Pages

Wednesday, September 21, 2016

We Are Mortals

When you are young, you take risks...you try new things, sometimes dangerous things and come out without a scratch.  You don't really think about the consequences most of the time.  There was a time when I was more daring, did things like rock climbing, water skiing, snow skiing, canoeing, camping out on top of a mountain knowing there were bears around.  I have suffered a few injuries, but nothing too bad, the worst was a bad bruise when I was learning to waterski, I didn't let go of the rope when I fell and tried to pull myself up...the resul,  my butt hit the water, but I was still holding on and being dragged...I had the rope between my legs and when it suddenly popped out of my hands the rope caught me on the inside of my left thigh.  It hurt bad, I was afraid to look, afraid that I had torn my muscle open or that my leg was just hanging by a thread.  I was in severe pain and afraid.  

Why am I bringing this up?  Because I rarely take risks any more, well not in those ways, maybe small risks now, like wearing a sleeveless shirt to mow and work in the garden knowing we have horseflies the size of birds, or not wearing gloves to pull up random weeds knowing there may be fire ants and I will get bitten.  I guess, after having cancer that I feel lucky and I don't want to do anything that will change that.  We are mortals after all.  Not all of us get cancer and survive.  I have lost a relative to cancer recently, actually yesterday.  She was my age, she died of cancer and it was only diagnosed a short time ago, it is sad and kind of slapped me in the face again with reality.  My Mom and her sister both had breast cancer and survived, at least so far...they told me since I already had ovarian cancer there was a good chance I may get breast cancer too.  I have made a lot of changes in my life since the ovarian cancer, read up on alternative treatments, essential oils, vitamins, lifestyle changes.  I pay attention to my body's cues, when something is wrong...I know it.  I may ignore it for awhile, but I know when something is wrong.  I have not been to the doctor for a checkup in awhile, I have to go soon, been putting it off...I am not fond of doctors, they prey on your weaknesses.  They know when you are afraid and give you prescriptions...prescriptions you are afraid not to take in some situations.  But, sometimes those have such bad side effects they make you worse...and they give you more prescriptions to "help" the side effects of the first ones.  At least that is how it was in the "big city"...it is not as bad here in the country.  But, the medical clinic I go to has changed hands, so I am not sure what to expect when I go in again.
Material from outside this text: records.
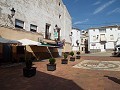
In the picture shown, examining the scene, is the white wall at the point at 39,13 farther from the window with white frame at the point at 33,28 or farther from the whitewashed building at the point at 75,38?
the whitewashed building at the point at 75,38

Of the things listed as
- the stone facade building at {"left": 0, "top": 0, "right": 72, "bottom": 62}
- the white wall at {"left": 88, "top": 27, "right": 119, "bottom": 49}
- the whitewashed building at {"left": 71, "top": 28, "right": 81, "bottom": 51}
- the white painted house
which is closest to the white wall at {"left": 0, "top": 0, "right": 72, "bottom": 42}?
the stone facade building at {"left": 0, "top": 0, "right": 72, "bottom": 62}

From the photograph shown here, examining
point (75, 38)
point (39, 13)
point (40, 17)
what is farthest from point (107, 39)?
point (39, 13)

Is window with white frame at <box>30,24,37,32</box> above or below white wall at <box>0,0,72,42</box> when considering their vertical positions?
below

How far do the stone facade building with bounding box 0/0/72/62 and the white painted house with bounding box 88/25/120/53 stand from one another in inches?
949

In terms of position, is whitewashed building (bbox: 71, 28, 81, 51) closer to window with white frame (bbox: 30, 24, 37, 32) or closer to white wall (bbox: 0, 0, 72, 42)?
white wall (bbox: 0, 0, 72, 42)

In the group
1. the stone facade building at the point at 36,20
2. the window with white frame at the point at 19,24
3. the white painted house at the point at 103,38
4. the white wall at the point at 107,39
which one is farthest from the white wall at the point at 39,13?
the white wall at the point at 107,39

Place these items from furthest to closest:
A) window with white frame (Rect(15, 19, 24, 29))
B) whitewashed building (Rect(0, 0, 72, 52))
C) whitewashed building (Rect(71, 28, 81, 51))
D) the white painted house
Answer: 1. the white painted house
2. whitewashed building (Rect(71, 28, 81, 51))
3. window with white frame (Rect(15, 19, 24, 29))
4. whitewashed building (Rect(0, 0, 72, 52))

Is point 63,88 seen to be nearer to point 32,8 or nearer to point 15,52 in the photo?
point 15,52

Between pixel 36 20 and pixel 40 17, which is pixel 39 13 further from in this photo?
pixel 36 20

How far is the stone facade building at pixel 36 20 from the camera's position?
15852 mm

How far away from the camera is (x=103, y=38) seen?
52688 mm

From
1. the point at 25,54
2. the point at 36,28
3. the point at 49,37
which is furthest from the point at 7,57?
the point at 49,37

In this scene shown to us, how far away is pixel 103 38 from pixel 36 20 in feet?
117

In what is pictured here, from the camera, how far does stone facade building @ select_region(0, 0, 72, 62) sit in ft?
52.0
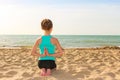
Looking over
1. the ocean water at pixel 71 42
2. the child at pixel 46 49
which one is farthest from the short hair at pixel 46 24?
the ocean water at pixel 71 42

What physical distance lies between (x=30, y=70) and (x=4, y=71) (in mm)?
609

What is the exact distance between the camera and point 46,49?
5828 millimetres

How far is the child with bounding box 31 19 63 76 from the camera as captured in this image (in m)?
5.66

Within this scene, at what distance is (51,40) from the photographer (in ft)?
18.9

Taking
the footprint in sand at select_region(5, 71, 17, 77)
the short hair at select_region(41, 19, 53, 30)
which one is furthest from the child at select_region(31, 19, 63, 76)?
the footprint in sand at select_region(5, 71, 17, 77)

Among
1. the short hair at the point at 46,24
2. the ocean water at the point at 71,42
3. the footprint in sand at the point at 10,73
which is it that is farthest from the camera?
the ocean water at the point at 71,42

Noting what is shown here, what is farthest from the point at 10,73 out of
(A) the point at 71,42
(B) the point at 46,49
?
(A) the point at 71,42

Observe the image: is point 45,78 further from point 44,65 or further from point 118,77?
point 118,77

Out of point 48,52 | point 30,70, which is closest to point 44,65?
point 48,52

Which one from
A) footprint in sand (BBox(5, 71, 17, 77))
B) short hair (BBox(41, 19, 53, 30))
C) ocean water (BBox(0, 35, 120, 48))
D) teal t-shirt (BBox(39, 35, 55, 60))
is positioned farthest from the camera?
ocean water (BBox(0, 35, 120, 48))

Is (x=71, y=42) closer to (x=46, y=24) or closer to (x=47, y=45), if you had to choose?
(x=47, y=45)

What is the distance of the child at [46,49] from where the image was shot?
18.6 feet

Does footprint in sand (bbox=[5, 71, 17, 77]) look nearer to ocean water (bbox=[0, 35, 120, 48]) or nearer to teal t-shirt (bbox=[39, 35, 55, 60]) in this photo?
teal t-shirt (bbox=[39, 35, 55, 60])

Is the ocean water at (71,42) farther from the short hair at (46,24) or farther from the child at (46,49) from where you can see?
the short hair at (46,24)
I have to get a medication checkup or the won't write a new prescription for my hormones and one other anti-spasmodic I take because of nerve damage from surgery.  I was hoping to get off of everything soon...but, I gotta sleep and without the hormones I get bad hot flashes and because of them and pain, I really don't get much sleep without them.  I got off of heavy duty painkillers a few years ago, and just take over the counter meds...like Aleve, but been trying to get off of that too.  When I don't take Aleve PM at night, I wake up between 3:30 and 4:00am.  So, I have cut back and take it once every few days.  I have been taking Turmeric and Arnica for pain lately. I am trying to stop taking Aleve PM because I read one of the ingredients can cause dementia and I was having some pain in my chest...I don't want heart problems or dementia.  I am trying a more holistic approach...we shall see if it works for me.  I am increasing the amount of turmeric I take, I have arthritis all over and it is suppose to help with that and some other things.
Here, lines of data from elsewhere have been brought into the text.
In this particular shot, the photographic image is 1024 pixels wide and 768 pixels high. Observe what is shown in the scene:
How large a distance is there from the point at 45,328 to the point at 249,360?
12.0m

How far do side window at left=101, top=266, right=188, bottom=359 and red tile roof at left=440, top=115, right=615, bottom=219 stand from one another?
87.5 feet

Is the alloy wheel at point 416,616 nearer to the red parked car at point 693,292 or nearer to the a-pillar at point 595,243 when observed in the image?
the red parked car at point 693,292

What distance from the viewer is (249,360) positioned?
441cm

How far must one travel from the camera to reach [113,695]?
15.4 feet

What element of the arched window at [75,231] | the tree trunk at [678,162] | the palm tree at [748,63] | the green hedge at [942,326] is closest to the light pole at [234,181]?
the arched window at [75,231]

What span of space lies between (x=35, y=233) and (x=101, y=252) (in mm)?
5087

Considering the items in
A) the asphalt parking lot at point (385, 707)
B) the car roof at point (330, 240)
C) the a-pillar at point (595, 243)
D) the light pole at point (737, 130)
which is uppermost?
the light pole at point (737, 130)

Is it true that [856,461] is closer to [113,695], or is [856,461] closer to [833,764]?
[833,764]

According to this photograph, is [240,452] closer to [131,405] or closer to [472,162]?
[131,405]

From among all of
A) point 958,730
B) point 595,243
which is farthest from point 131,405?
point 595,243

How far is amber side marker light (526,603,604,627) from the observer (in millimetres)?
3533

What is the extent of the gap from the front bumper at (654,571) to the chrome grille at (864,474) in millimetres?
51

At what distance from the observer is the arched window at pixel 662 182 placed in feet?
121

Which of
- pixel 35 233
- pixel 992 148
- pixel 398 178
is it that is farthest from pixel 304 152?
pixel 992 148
There are times that I wish I was immortal, times I wish I was magic too.  But alas, I am not and neither are you...so take care of yourself and know what is going on with your body.  Stop things from happening in your body before they start, if you are aware of what is wrong inside of you fix it before it gets out of hand.  Exercise more, take those long walks, drink lots of water and eat good food to nourish your body...take good care of yourself and your body will repay you in kind.  That saying, you are what you eat, well it is very true...don't poison yourself with soft drinks, fast food and drugs with horrible side effects...because we are mortal, and we do reach a tipping point and once you get beyond the tipping point there is no return.  I got lucky...I teatered on the brink of no return, but opened my eyes and fixed things and brought myself back to decent health.  Not perfect, but at 58, I will take it.